The law, which went into effect last week, is generating legal challenges from the Northwest Grocery Association and the Washington Food Industry Association. A similar legal battle is taking place in California, where the California Grocers Association is challenging hazard laws in Oakland, Montebello and Long Beach.
The local union United Food and Commercial Workers called Kroger’s plan to close the two QFC stores “a transparent attempt to intimidate other local governments from passing decrees that would provide risky payment to supermarket frontline workers.”
Taking a different approach, Trader Joe’s responded to a flood of ordinances temporarily increase wages at $ 4 an hour for its workers across the country, but canceling its traditional mid-year increases.

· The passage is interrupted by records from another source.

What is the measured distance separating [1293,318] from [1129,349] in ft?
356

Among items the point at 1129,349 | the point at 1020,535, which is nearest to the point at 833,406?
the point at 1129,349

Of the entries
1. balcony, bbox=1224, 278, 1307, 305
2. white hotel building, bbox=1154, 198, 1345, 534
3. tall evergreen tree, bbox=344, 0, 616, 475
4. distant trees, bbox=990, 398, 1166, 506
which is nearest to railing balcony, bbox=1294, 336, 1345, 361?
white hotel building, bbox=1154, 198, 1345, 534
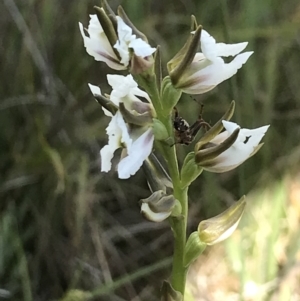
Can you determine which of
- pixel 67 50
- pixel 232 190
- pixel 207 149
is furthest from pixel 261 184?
pixel 207 149

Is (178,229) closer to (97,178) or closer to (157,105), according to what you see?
(157,105)

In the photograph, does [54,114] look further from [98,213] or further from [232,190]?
[232,190]

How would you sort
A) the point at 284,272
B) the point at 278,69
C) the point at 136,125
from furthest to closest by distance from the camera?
the point at 278,69 → the point at 284,272 → the point at 136,125

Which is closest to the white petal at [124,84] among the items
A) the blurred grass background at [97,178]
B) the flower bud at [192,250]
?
the flower bud at [192,250]

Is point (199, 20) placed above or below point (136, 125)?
below

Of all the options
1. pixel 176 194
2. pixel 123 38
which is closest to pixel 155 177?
pixel 176 194

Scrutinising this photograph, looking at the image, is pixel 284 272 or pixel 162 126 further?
pixel 284 272

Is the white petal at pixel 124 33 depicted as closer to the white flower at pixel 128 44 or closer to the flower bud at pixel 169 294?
the white flower at pixel 128 44
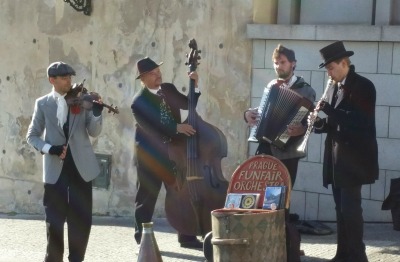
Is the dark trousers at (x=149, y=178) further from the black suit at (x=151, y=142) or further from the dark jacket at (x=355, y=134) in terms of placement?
the dark jacket at (x=355, y=134)

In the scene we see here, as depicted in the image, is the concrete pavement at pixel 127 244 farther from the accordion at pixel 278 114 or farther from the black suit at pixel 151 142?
the accordion at pixel 278 114

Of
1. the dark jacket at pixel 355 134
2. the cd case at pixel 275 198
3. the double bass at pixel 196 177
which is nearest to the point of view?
the cd case at pixel 275 198

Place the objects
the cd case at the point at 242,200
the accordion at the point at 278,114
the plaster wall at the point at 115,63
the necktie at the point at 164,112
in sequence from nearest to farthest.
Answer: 1. the cd case at the point at 242,200
2. the accordion at the point at 278,114
3. the necktie at the point at 164,112
4. the plaster wall at the point at 115,63

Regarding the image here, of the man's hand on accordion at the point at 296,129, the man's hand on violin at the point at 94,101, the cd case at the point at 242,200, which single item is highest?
the man's hand on violin at the point at 94,101

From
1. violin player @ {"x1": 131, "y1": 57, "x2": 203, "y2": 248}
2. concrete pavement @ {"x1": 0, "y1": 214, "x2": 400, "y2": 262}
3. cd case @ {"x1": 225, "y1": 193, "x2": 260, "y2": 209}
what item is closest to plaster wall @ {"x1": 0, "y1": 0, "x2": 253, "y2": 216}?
concrete pavement @ {"x1": 0, "y1": 214, "x2": 400, "y2": 262}

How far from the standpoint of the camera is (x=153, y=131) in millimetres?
9195

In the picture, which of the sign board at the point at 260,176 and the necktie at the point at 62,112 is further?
the necktie at the point at 62,112

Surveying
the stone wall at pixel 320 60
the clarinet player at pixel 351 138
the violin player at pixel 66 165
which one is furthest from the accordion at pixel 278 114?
the stone wall at pixel 320 60

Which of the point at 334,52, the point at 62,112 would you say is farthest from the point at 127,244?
the point at 334,52

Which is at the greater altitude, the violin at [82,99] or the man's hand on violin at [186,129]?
the violin at [82,99]

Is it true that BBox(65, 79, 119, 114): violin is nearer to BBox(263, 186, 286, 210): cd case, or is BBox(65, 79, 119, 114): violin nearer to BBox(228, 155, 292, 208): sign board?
BBox(228, 155, 292, 208): sign board

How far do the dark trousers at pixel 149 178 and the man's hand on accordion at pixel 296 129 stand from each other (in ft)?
4.55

Likewise, the PCC Community Markets also extended the temporary $ 4 per hour increase to all of its nearly 1,500 employees in its 15 locations, in addition to the eight Seattle stores impacted by the mandate.
Kroger earlier this month said he also close a Ralphs and a Food 4 Less in Long Beach, California, after the city passed a dangerousness law that the supermarket chain called “wrong”.

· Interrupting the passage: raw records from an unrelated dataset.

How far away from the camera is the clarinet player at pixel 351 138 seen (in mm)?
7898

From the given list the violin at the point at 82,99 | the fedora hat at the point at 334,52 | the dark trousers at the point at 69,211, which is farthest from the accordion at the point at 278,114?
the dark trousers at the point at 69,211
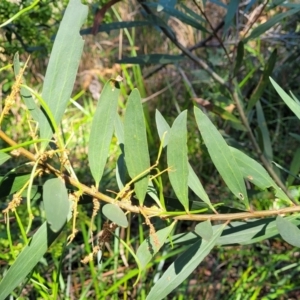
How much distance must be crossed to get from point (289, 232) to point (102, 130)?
29 cm

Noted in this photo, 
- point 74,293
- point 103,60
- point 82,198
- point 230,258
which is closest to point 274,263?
point 230,258

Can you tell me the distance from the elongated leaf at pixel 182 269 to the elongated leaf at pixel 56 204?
239mm

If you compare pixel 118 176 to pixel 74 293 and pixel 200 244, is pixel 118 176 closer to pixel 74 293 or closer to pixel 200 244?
pixel 200 244

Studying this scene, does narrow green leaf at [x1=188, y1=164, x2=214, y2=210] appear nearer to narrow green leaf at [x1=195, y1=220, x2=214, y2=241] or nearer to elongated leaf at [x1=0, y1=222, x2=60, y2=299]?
narrow green leaf at [x1=195, y1=220, x2=214, y2=241]

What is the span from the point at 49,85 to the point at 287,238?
1.24ft

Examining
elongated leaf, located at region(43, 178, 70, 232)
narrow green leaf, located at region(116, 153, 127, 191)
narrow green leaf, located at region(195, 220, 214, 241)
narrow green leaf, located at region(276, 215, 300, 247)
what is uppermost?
elongated leaf, located at region(43, 178, 70, 232)

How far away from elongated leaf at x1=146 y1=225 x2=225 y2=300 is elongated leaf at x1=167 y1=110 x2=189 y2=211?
8 centimetres

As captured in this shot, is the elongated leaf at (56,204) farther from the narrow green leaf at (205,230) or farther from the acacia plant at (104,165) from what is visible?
the narrow green leaf at (205,230)

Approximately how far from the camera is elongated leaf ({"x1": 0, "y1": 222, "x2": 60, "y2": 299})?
0.61 m

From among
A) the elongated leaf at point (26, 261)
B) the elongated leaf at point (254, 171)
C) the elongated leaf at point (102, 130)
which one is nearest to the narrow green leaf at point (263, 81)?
the elongated leaf at point (254, 171)

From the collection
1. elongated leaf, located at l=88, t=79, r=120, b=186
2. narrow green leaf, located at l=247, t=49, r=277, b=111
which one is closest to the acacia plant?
elongated leaf, located at l=88, t=79, r=120, b=186

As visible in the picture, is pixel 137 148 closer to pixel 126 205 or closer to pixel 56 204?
pixel 126 205

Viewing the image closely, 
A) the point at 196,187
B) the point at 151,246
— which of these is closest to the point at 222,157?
the point at 196,187

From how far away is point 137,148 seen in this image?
68 centimetres
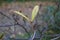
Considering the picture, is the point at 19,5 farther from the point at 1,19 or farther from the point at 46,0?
the point at 1,19

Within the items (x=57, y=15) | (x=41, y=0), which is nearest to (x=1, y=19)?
(x=57, y=15)

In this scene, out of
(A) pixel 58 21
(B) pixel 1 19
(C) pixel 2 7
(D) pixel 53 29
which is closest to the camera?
(D) pixel 53 29

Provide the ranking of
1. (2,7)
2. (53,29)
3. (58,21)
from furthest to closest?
(2,7)
(58,21)
(53,29)

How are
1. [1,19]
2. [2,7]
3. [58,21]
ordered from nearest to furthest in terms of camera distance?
1. [58,21]
2. [1,19]
3. [2,7]

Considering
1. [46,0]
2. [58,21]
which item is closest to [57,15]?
[58,21]

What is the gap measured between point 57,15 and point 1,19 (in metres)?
0.76

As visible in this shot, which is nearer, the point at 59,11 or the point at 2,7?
the point at 59,11

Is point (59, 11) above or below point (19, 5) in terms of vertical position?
above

Decision to end the “hero payment”
Kroger last spring ended what he called “hero payment,” a $ 2 per hour bonus that the company briefly offered to its more than 500,000 workers as of April 2020. Instead, the company started paying $ 130 million in bonuses, with full-time workers receiving US $ 400 and part-time employees receiving $ 200.
Kroger reported record gains during the pandemic, as more Americans chose to stay home, increasing sales of food and other groceries. The company recorded more than $ 2.9 billion in operating profits through the third quarter of 2020, earning an extra $ 1.2 billion in profits compared to the previous year.
Kroger is redirecting some of that money to investors, with a $ 1 billion share buyback announced in September. On February 5, the company announced a dividend payment of $ 147 million and said it expects to increase its dividends over time.